The Last Table Dance
“In 1991, one of the founding brothers, Jim Mitchell, shot and killed his brother, Artie Mitchell, who had been struggling with cocaine and alcohol addiction. And as recently as 2014, one daughter, Jasmine Mitchell, had been accused of facilitating a massive identity theft ring; meanwhile, their eldest son, James Mitchell, was sentenced 35 years to life in prison for murdering the mother of his child with a baseball bat in 2009.” Of course, there were happier moments as well. Where all the lost souls came together’: SF’s O’Farrell Theatre strip club closes after 50 years. I don’t know what they’ll put in its place. The lot will definitely be labeled as an EPA Superfun(d) site…
Rock Bottom
We finally have a sign that things could turn around. 2020 seems to have offered up its ultimate metaphor. New York sinkhole: Man’s horror over fall into rat-infested chasm.
Feel Good Friday
Bryan Bell is a Dodgers fan. So he had a good week. He’s also the designer behind NextDraft and all its associated T-shirts. He’s also, as far as I can tell, a disturbingly good parent. His latest achievement. Socially distant candy distribution. This is almost enough to make me want to start paying him.
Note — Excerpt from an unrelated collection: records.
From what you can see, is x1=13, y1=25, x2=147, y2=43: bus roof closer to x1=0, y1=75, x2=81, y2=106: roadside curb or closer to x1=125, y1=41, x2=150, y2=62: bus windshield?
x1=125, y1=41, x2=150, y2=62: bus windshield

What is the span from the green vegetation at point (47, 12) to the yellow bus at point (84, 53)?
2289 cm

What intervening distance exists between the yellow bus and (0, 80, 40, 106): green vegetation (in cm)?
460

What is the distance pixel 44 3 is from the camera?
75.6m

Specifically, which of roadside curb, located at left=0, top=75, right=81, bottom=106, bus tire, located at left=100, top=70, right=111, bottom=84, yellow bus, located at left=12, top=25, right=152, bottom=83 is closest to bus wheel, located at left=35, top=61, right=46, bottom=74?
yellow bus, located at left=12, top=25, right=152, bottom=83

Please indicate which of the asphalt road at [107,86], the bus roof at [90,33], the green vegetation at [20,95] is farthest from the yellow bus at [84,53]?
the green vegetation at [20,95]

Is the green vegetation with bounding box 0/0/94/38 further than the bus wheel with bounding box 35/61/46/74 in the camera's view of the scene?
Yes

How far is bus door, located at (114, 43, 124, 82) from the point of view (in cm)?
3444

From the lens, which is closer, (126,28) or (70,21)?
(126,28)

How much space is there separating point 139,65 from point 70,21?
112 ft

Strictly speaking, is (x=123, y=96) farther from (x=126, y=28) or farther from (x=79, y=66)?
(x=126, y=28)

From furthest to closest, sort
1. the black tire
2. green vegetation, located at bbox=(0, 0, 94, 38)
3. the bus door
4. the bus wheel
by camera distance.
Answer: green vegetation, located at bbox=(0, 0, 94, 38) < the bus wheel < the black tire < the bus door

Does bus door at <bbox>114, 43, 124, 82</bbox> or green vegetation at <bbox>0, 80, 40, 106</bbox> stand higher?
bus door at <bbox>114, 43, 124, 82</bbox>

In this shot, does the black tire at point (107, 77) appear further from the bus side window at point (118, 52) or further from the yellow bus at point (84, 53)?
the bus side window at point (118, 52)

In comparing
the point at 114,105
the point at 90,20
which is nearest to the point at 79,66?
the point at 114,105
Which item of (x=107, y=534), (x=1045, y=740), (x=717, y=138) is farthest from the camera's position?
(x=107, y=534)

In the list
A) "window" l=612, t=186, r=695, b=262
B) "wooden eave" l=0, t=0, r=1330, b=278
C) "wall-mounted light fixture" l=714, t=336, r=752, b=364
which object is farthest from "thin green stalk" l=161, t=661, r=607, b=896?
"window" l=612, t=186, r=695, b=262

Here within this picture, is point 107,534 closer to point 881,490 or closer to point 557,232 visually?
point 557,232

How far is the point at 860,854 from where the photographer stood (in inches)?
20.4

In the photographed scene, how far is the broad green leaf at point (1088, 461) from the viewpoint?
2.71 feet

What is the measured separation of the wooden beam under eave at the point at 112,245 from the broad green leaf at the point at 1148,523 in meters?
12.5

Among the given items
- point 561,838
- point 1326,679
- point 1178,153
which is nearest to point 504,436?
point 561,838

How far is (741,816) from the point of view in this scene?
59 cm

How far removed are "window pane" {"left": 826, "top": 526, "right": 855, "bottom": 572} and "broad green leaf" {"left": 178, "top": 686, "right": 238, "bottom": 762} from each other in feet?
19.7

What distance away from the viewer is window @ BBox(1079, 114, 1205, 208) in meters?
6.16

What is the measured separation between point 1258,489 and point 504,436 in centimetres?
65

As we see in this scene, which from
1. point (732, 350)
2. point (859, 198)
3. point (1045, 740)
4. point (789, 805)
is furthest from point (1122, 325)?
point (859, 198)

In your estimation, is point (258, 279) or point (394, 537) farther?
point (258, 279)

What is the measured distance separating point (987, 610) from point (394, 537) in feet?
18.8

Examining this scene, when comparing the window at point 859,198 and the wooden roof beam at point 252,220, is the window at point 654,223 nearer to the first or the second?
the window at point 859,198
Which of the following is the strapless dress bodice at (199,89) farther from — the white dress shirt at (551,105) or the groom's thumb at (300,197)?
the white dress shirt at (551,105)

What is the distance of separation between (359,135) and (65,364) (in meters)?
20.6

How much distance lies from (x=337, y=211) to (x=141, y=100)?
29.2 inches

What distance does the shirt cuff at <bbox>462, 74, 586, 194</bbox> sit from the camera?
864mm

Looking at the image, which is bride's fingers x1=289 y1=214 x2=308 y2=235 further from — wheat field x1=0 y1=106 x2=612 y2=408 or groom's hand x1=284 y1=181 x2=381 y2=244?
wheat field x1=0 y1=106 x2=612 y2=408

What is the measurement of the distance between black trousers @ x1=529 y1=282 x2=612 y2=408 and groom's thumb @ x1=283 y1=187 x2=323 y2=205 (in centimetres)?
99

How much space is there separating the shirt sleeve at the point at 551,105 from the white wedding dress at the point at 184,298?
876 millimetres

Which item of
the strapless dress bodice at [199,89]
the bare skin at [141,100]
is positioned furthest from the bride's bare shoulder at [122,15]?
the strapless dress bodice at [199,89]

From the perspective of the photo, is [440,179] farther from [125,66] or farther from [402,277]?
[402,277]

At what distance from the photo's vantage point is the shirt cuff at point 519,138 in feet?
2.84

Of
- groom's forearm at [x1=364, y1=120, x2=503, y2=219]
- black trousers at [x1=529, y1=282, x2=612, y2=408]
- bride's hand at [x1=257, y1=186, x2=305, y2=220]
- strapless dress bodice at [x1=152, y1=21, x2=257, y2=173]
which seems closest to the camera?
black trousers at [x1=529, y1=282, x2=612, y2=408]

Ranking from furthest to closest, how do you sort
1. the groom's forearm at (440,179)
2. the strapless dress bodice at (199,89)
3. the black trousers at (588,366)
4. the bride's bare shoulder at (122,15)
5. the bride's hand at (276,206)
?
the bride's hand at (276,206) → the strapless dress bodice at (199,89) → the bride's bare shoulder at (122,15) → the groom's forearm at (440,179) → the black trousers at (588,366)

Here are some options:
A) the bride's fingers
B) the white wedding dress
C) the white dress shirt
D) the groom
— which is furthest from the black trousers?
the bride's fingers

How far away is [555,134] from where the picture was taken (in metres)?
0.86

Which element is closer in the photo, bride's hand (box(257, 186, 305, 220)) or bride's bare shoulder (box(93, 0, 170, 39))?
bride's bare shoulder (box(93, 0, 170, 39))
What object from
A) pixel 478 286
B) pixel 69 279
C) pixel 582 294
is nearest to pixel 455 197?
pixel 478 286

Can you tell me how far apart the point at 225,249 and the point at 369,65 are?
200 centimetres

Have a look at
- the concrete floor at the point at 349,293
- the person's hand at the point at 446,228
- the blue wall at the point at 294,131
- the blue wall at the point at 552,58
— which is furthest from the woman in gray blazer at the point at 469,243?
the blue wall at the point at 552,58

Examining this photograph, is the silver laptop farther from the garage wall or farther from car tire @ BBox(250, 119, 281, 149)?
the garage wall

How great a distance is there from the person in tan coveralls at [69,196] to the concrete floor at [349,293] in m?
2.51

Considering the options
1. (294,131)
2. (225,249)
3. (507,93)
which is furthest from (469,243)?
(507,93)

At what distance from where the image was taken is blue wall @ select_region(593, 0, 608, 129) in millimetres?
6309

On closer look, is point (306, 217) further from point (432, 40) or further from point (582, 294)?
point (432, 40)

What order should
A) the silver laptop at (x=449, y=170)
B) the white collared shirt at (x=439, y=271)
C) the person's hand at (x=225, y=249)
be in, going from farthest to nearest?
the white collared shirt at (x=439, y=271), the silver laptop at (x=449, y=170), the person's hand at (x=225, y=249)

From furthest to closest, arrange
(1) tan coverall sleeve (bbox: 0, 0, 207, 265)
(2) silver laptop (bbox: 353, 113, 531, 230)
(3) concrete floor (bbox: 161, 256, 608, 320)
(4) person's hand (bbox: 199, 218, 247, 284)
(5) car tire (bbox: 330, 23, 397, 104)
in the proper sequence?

+ “A Toronto plumber is helping to make Halloween a bit safer by rigging up an alternative for handing out candy to local trick-or-treaters in his neighbourhood.” Candy Chutes.
+ I am a proud supporter of the Center on Rural Innovation. Yes, I hate Trump. But I love America and want its small towns to thrive. And with CORI’s help, they will. Check out this awesome video: The Rural Edge: Cape Girardeau, Missouri.
+ How Taiwan went 200 days without a locally transmitted case of Covid.
+ Homeless Shelter Staff Are Saving New York’s School System.
+ San Jose Man Donates Collection of 25,000 Baseball Cards to 9-Year-Old Who Lost All Hers in Wildfire
+ Jon Stewart is coming back to TV.
+ For years, I’ve been telling my kids that Kia should upgrade its logo now that it has much nicer cars. My kids ignored me. Kia didn’t.
+ Scarlett Johansson And Colin Jost Got Married In An Intimate Wedding Ceremony. (This is a feel good story for exactly one person: Colin Jost. We’ll deal with him later.)